A Landscape Legacy
by John Brookes
The revealing autobiography of the UK’s very own master of modernism, covering a career that spans half a century.
Garden critic and regular columnist, Tim Richardson
The back of this well-presented memoir by one of the elder statesmen of the British garden-design scene is emblazoned with the statement, ‘The Man Who Made the Modern Garden’. Well, yes and no.
It was certainly true in the UK, where for almost a decade before the publication of his seminal Room Outside (1969), John Brookes had been making a splash with Chelsea show gardens and small-garden designs. The early Brookes look was fiercely geometric, with angular pools, black-painted pergolas and ‘architectural’ plantings. But the Californian Modernists – notably Garret Eckbo and Thomas Church – had been busy ‘making the modern garden’ for several years already.

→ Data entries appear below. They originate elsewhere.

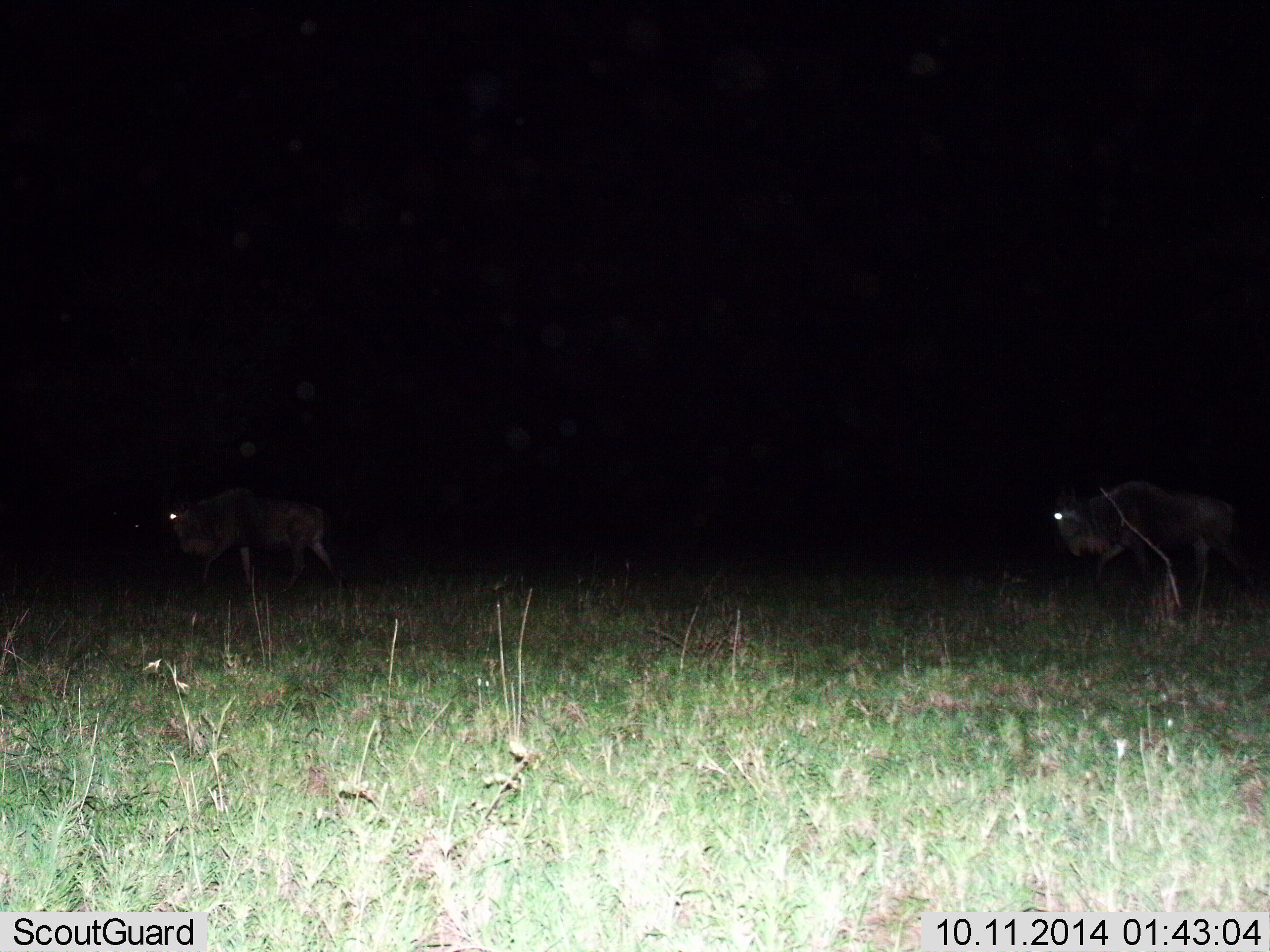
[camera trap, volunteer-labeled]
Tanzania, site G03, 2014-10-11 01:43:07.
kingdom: Animalia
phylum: Chordata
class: Mammalia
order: Artiodactyla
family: Bovidae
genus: Connochaetes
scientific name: Connochaetes taurinus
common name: blue wildebeest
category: wildebeest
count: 2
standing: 20%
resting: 0%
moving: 80%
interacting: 0%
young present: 0%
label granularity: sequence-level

There were, however, some salient differences between the Brookes style and that of the Americans. As Brookes explains, his design system was based on the architectural concept of ‘the grid’, whereby the volumes of the garden are directly extrapolated from those of the house. Spatial design is paramount, while matters such as planting are relegated to the status of detail. Most garden-design courses taught today are still based on this grid principle – with mixed results, since the method tends to lead to competent yet often unoriginal designs.
Brookes’s genre-busting work in the 1960s and 1970s will inevitably be the focus of future historical interest in the work, but the designer is understandably at pains to present his international career in the round, including the creation of his own garden at Denmans in West Sussex. This memoir is a fitting companion volume to Barbara Simms’s 2007 monograph on Brookes.